The code from Vervier, et al, requires the Genetic Data Analysis Library, which
we have included a copy of under util/ext/ for ease of installation.

This pipeline depends on Python scikit-learn and on Vowpal Wabbit. Vowpal
Wabbit must be properly installed in the system path.
'''
__version__ = "1.0.0"

import argparse
import os
import sys
if sys.version_info[0] == 2:
    raise Exception("Python 2 is not compatible; please use Python 3.")
import glob
import subprocess
import random
import threading
import pandas as pd
import numpy as np
from sklearn.metrics import precision_score, recall_score
from datetime import datetime


script_loc = os.path.realpath(__file__)
sys.path.append(os.path.join(os.path.dirname(script_loc),'util'))
import ldpc
import fasta2skm
import drawfrag

my_env = os.environ.copy()

def eprint(*args, **kwargs):
    print(*args, file=sys.stderr, **kwargs)

def unique_lines(file):
    '''gets number of unique lines in file'''
    seen = set()
    with open(file) as f:
        for line in f:
            seen.add(line)
    return len(seen)

def safe_makedirs(directory):
    if not os.path.exists(directory):
        os.makedirs(directory)
    return 0

def extract_column_two(infile, outfile):
    """cut -f2 infile > outfile"""
    with open(infile, 'r') as inf:
        with open(outfile, 'w') as outf:
            for line in inf:
                parts = line.split()
                if len(parts) > 1:
                    print(parts[1], file=outf)
                else:
                    print('',file=outf)

def vw_class_to_taxid(inputfile, dicofile, outputfile):
    '''Converts vw IDs in a newline delimited list (inputfile) to 
    outputfile using the mapping specified in dicofile'''
    dico = {}
    with open(dicofile, "r") as fin:
        for line in fin:
            txid, vwid = line.strip().split()[:2]
            dico[vwid] = txid
    predout = open(outputfile, "w")
    with open(inputfile, "r") as fin:
        for line in fin:
            predout.write("%s\n"%(dico[str(int(float(line.strip())))]))
    predout.close()

def get_fasta_and_taxid(directory):
    '''finds the 'first' fasta file in directory, and returns a tuple with
    it and the matching named taxid file in the directory if both exist'''
    try:
        fasta = glob.glob(directory + "/*.fasta")[0]
    except IndexError:
        raise RuntimeError("Could not find fasta file in:" + directory)
    taxids = os.path.splitext(fasta)[0] + ".taxid"
    if not os.path.isfile(taxids):
        raise RuntimeError("Could not find matching taxid: " + taxids)
    return [fasta, taxids]

def get_final_model(directory):
    '''gets a 'final' model from a directory. Note, will match the first
    file ending in _final.model'''
    try:
        model = glob.glob(directory + "/*_final.model")[0]
    except IndexError:
        raise RuntimeError("Could not find final model file in: " + directory)
    return model

def evaluate_predictions(reffile, predfile):
    '''Evaluates how good a predicted list is compared to a reference gold standard'''
    with open(predfile, "r") as fin:
        pred = fin.read().splitlines()
    with open(reffile, "r") as fin:
        ref = fin.read().splitlines()

    #pred = map(int, pred)
    #ref = map(int, ref)
    #correct = np.equal(pred, ref)
    correct = [x==y for x, y in zip(pred,ref)]

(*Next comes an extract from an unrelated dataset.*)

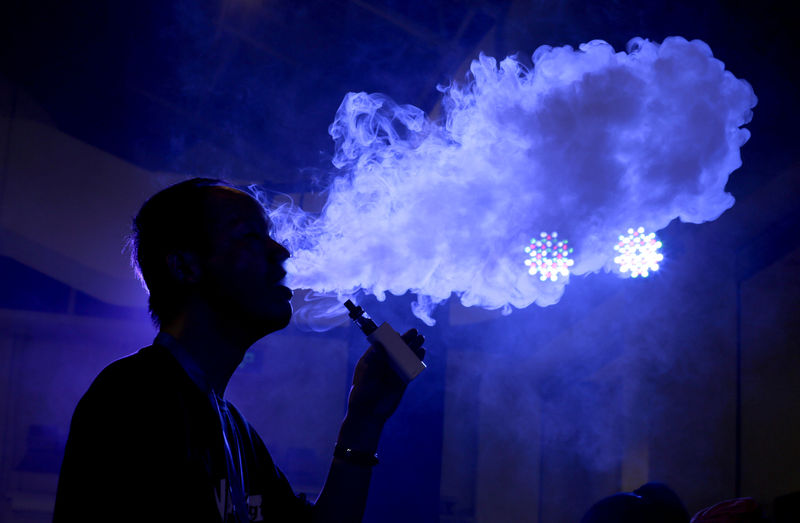 © Reuters. FILE PHOTO:    An exhibitor staff member uses an electronic cigarette at VAPE CHINA EXPO in Beijing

    perf = pd.DataFrame({"pred":pred, "ref":ref, "correct":correct})
    tmp = perf.groupby("ref")
    species = tmp["correct"].agg(np.mean)
    micro = np.mean(correct)
    macro = np.mean(species)
    median = np.median(species)
    print("micro = {:.4f}".format(micro))
    print("macro = {:.4f}".format(macro))
    print("median = {:.4f}".format(median))

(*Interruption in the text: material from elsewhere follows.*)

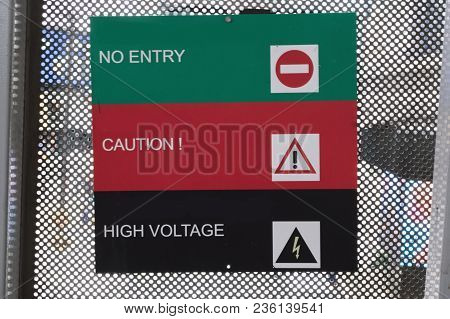 No Entry, Caution And High Voltage Sign With Difference Color Background On Fence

    #precision = precision_score(ref, pred, average='micro')
    #recall = recall_score(ref, pred, average='micro')
    #print("precision = {:.4f}".format(precision))
    #print("recall    = {:.4f}".format(recall))
    
    sys.stdout.flush()


def frag(test_dir, frag_dir, args):
    '''Draws fragments from the fasta file found in test_dir. Note that
    there must be a taxid file of the same basename with matching ids for
    each of the fasta lines.
    
    test_dir (string):  must be a path to a directory with a single fasta
                        and taxid file
    frag_dir (string):  must be a path to an output directory

    Unpacking args:
        frag_length (int):  length of fragments to be drawn
        coverage (float):   fraction of times each location is to be covered
                            by drawn fragments
    '''
    # Unpack args
    frag_length = args.frag_length
    coverage = args.coverage
    # Finish unpacking args

    fasta, taxids = get_fasta_and_taxid(test_dir)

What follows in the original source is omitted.